Inclusion Criteria:

          1. Provision of fully informed consent prior to any study specific procedures.

          2. Histologically confirmed SCLC with documented MYC family (MYC, MYCN, MYCL)
             amplification or CDKN2A mutation combined with TP53 mutation.

          3. Patients must be ≥20 years of age.

          4. Small cell lung cancer that has progressed during or after first-line therapy.

               -  The 1st line regimen must have contained platinum based regimen.

               -  Refractory to first-line chemotherapy or relapse within 6 months since the last
                  dose of first-line chemotherapy

               -  If the patient correspond to sensitive relapse (relapse more than 6 months since
                  the last dose of first-line chemotherapy), she/he should get second-line
                  treatment.

          5. Previous radiotherapy is allowed.

          6. Provision of tumor sample (from either archival or fresh biopsy)

          7. Patients are willing and able to comply with the protocol for the duration of the
             study including undergoing treatment and scheduled visits and examinations.

          8. ECOG performance status 0-2

          9. Patients must have a life expectancy ≥ 3 months from proposed first dose date.

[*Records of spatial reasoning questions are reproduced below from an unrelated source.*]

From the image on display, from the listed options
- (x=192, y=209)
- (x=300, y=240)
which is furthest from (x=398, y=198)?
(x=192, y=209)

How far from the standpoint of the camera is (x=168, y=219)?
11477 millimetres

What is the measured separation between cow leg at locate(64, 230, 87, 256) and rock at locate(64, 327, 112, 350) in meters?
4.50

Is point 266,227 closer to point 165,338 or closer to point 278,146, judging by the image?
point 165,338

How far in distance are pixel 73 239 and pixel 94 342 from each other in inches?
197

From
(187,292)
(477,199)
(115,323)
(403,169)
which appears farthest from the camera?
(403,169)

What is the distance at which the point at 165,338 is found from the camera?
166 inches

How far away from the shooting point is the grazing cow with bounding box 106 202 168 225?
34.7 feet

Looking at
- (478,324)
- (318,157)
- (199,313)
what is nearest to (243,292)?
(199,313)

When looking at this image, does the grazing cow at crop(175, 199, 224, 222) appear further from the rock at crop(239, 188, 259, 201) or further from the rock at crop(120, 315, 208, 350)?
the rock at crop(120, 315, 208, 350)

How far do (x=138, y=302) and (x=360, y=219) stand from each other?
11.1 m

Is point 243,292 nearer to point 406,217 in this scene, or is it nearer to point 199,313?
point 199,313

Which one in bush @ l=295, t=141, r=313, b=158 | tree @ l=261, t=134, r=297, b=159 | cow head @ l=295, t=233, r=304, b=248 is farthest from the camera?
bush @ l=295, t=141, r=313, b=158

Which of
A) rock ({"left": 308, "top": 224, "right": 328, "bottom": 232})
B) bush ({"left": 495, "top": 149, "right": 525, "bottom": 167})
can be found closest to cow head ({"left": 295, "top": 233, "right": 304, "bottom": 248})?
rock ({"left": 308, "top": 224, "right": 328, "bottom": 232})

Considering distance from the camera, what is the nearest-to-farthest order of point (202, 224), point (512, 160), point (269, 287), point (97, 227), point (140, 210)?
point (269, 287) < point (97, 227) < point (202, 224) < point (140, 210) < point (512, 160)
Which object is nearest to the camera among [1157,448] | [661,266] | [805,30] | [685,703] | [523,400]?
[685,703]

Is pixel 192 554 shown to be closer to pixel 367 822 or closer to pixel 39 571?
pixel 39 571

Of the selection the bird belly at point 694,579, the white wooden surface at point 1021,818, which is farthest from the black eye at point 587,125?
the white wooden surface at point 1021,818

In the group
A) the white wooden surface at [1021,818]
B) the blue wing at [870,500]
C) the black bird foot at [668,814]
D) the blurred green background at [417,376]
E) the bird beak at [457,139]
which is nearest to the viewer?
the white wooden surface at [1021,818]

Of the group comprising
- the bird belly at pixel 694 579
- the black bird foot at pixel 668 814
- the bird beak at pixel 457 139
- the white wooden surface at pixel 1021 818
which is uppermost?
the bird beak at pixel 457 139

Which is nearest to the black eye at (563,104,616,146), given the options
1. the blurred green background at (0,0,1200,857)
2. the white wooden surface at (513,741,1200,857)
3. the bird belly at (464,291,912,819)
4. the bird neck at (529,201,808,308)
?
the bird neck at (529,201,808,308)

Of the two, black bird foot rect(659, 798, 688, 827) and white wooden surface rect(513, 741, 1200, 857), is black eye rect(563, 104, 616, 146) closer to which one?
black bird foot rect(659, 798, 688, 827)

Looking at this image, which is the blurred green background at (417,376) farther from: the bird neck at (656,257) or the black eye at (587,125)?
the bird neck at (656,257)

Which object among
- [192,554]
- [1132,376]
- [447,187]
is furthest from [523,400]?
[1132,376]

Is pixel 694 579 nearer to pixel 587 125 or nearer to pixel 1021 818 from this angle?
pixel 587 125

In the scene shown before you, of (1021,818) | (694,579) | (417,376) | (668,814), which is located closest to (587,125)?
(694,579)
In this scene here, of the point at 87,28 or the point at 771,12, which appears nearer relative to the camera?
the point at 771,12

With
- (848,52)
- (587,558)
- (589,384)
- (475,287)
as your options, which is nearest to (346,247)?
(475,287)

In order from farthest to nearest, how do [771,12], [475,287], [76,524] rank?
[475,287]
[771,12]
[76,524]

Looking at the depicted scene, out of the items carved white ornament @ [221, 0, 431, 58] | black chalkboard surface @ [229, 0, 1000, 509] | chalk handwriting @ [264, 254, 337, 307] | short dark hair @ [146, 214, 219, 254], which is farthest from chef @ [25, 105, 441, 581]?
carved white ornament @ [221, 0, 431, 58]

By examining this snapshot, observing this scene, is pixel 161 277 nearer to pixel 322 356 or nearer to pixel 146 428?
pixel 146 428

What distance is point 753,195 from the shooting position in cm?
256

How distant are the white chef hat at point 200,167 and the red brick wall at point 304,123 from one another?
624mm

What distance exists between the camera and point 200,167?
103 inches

         10. Patients must have acceptable bone marrow, liver and renal function measured within 14
             days prior to administration of study treatment as defined below:

               -  Haemoglobin ≥9.0 g/dL

               -  Absolute neutrophil count (ANC) ≥ 1.5 x 109/L

               -  White blood cells (WBC) > 3 x 109/L

               -  Platelet count ≥100 x 109/L

               -  Total bilirubin ≤ 1.5 x institutional upper limit of normal (ULN)

               -  AST (SGOT)/ALT (SGPT) ≤ 2.5 x institutional upper limit of normal unless liver
                  metastases are present in which case it must be ≤ 5x ULN

               -  Serum creatinine ≤1.5 x institutional ULN and a calculated creatinine clearance
                  (CrCl) ≥45 mL/min by the Cockcroft-gault method:

             CrCl = (140-age) x (weight/kg) x (0.85 if female)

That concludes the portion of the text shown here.